それを見送りながら、アドラーは視線を近づいてくる群れへと向けた。
「昨日までと形が違うな」
「はい。不定期に変わる、のです」
「ゴーレムの類か?」
「カプリコには、わかりません」
青年は舌打ちをする。
彼が相対するナハテ。
金属とも陶器ともつかぬ質感の、いわゆる人形とでもいうべきもの。その四肢は、いずれも差異はあれど凶器になっている。
明らかに、自然に発生した生物ではない。
アドラーは拳を握りしめる。
タルトゥーラは自らの爪を武器とする。ここに、青年が使える得物などは無かった。
それでも彼は不敵に笑うと、軽やかに跳躍する。
その後ろを、カプリコは無言で追った。
◇
アドラーのすぐ脇を砲弾が掠める。
火砲。
硬く、重い弾丸を高速で射出する兵器。
魔法とは異なり、取り回しも悪く見えるが、威力はバカにならない。
「だが、使い手が木偶ではな」
砲口から射線を読み切ると、青年は舞うように間合いを詰め、炎を纏わせた掌をナハテの顔面に打ち付ける。
その頭部が見る間に溶け、そのまま肩口にかけてねじ切られた。
「カプリコ、火砲持ちを優先しろ。他は従魔どもで抑えられる」
「はい」
指示を受けたカプリコも、敵陣を縫うように駆け、砲を持つナハテの頭を刈り取っていく。
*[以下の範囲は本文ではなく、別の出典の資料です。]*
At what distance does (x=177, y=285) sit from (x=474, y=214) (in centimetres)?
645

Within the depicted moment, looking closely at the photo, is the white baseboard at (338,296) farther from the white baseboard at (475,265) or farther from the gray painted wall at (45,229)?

火力はともかくとして、一体一体の能力はそこまで高くない。
次々と敵の急所を貫きながら、アドラーは周囲をさっと見渡す。
局所的には優勢。
だが、荒野を埋め尽くさんばかりの敵は、限りがないとも思えた。
これが続けば、流石に押し切られるところだったが……。
「……時間か」
潮が引くように、ナハテの群れが後退し始める。
この敵は、優勢、劣勢に関わらず、一定時間で退いていく。
退却だけではない。攻め寄せて来る時間さえ、一定であった。
追うべきか、と僅かに青年は思案する。
足元で、ナハテの骸が急速に朽ちていく。
「……バルナー殿のところへ戻るぞ」
「はい」
戦線を指揮する氏族の名を告げ、アドラーは踵を返した。